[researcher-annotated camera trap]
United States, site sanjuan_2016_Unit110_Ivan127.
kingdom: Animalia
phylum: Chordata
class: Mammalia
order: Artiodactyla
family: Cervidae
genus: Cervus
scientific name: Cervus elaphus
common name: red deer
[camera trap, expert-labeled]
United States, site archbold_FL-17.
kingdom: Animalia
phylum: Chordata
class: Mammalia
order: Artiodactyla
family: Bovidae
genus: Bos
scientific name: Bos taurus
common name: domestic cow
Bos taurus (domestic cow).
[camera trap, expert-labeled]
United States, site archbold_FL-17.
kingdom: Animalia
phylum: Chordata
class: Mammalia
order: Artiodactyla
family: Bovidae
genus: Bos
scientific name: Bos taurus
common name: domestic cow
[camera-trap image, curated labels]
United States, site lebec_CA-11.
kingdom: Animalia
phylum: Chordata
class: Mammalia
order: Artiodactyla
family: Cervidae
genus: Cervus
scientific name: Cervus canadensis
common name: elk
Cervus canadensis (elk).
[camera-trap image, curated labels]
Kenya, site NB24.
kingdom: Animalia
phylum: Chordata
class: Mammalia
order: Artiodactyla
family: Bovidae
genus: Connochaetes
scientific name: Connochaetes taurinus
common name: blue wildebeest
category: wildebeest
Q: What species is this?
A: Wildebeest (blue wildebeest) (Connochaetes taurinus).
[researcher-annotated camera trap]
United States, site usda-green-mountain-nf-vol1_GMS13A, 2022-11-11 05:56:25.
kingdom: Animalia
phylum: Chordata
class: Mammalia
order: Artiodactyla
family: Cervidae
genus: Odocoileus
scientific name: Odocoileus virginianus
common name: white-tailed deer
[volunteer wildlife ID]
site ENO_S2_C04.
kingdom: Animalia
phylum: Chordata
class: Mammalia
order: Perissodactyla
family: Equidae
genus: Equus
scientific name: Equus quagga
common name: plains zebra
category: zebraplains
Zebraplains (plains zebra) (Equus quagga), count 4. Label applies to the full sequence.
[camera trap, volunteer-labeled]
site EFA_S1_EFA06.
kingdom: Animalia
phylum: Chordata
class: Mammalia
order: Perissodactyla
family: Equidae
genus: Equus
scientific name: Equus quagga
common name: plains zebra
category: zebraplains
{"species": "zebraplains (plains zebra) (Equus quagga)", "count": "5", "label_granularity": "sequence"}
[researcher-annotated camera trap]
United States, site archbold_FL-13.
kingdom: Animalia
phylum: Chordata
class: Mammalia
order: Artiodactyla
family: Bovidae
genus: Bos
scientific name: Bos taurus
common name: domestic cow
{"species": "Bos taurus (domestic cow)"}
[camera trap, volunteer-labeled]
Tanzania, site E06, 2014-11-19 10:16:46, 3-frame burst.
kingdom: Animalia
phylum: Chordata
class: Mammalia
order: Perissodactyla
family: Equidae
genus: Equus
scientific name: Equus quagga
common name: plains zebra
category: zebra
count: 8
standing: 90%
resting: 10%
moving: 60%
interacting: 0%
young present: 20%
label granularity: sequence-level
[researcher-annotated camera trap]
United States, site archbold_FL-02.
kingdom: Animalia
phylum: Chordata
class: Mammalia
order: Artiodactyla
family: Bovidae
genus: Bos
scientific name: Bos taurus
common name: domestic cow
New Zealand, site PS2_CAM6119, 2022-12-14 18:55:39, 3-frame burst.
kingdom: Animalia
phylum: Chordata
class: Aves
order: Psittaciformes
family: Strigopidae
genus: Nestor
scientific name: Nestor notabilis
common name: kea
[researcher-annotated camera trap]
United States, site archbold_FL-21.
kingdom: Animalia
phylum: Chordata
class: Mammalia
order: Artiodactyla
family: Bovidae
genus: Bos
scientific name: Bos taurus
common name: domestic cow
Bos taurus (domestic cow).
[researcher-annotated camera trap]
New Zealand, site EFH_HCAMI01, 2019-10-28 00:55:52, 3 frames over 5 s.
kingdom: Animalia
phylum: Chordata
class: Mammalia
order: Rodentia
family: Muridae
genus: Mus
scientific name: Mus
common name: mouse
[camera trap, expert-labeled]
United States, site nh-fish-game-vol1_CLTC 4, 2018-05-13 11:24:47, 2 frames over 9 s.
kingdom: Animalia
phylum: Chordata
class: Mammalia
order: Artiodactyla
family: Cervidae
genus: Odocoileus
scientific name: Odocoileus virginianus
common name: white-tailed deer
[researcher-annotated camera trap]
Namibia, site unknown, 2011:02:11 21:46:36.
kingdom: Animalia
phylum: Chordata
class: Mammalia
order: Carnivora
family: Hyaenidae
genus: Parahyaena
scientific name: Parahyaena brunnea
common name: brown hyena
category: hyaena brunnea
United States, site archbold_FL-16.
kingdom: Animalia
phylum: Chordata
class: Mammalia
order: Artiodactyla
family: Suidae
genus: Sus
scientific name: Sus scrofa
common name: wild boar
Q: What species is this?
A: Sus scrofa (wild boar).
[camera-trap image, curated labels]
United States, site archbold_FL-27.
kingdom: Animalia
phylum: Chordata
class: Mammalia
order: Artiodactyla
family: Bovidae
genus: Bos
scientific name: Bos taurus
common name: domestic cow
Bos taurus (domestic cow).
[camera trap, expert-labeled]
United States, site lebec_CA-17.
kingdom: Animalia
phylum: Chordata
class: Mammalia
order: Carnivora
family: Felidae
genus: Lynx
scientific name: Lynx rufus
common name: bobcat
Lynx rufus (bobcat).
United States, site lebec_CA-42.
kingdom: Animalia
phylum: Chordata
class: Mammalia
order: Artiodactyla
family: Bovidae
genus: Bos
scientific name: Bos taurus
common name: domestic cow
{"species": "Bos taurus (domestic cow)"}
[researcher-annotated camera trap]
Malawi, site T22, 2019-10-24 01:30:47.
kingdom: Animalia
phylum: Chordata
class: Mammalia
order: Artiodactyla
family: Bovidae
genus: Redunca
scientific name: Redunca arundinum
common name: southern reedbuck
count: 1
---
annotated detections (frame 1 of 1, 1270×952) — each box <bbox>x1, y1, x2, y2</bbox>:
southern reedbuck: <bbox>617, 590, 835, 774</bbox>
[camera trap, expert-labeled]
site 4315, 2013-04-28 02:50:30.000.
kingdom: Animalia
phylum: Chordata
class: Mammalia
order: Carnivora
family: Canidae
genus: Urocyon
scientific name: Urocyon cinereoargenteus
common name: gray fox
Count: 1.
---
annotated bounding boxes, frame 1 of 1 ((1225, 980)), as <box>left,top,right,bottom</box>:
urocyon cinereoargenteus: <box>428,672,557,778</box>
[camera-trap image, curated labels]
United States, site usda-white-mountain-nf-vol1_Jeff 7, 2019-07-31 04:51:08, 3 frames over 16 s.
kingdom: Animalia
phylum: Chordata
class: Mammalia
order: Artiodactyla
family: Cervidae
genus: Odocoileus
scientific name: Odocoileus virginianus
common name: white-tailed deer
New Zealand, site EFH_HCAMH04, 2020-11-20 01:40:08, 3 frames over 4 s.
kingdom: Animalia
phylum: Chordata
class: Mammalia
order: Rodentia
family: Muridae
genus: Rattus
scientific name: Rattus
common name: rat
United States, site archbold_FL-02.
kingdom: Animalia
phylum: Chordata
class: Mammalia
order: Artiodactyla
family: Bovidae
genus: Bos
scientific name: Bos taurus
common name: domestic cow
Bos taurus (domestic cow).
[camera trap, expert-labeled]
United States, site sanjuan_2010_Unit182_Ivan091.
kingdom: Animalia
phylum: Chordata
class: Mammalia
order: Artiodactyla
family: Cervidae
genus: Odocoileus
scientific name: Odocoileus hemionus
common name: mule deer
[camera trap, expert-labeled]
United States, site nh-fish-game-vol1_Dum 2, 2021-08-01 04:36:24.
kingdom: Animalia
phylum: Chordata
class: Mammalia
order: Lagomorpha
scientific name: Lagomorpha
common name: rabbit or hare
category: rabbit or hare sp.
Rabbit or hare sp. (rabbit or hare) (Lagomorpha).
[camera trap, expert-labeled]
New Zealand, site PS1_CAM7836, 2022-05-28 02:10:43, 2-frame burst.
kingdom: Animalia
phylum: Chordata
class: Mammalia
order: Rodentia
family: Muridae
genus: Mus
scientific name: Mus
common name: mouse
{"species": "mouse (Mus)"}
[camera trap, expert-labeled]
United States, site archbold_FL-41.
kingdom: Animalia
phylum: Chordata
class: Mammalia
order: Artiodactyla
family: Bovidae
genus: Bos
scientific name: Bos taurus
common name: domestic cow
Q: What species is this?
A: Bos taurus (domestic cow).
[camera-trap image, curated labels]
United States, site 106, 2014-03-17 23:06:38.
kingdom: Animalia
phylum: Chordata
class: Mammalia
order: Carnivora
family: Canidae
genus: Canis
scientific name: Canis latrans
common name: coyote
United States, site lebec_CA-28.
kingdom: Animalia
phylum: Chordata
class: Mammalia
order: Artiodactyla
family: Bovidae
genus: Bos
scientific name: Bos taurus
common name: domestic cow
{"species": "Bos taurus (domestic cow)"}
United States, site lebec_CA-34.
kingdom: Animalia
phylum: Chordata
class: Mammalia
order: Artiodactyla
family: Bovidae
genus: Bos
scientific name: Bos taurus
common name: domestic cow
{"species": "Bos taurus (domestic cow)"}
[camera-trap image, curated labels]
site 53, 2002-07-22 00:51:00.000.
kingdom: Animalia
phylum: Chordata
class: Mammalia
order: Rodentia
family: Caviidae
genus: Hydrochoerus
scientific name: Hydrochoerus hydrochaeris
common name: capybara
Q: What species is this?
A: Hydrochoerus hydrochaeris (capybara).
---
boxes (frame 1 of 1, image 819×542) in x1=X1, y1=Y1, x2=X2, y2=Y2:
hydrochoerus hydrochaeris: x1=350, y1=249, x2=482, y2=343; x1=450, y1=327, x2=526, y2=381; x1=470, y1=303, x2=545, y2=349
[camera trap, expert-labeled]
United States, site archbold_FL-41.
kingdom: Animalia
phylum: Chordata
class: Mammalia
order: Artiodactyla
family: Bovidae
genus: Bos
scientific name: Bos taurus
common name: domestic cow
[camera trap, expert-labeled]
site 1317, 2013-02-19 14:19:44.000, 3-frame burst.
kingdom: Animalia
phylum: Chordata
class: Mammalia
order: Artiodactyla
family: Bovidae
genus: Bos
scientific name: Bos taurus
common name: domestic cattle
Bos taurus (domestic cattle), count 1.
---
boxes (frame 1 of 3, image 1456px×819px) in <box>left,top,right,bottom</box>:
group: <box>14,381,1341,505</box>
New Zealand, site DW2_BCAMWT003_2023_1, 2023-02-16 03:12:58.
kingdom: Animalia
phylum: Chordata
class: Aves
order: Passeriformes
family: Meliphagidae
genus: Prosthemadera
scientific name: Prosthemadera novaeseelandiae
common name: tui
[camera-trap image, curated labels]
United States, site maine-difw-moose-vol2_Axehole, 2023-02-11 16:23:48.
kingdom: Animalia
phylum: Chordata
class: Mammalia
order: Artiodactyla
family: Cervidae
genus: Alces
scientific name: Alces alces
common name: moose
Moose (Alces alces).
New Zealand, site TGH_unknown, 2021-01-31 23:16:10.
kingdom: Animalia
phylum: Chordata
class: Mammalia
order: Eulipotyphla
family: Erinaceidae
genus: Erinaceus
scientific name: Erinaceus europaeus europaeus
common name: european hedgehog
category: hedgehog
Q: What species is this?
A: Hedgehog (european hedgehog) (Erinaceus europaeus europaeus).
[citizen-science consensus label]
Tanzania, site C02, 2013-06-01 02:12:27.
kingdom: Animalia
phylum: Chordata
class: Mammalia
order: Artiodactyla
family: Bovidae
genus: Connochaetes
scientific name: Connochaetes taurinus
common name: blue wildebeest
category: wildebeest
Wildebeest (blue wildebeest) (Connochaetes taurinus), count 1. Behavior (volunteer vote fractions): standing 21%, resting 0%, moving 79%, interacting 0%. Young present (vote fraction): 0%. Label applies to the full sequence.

→ WHAT IS EXPECTED: Look over the data and work out how many lines include the word "fish"; reply with the number only.

→ EXPECTED ANSWER: 2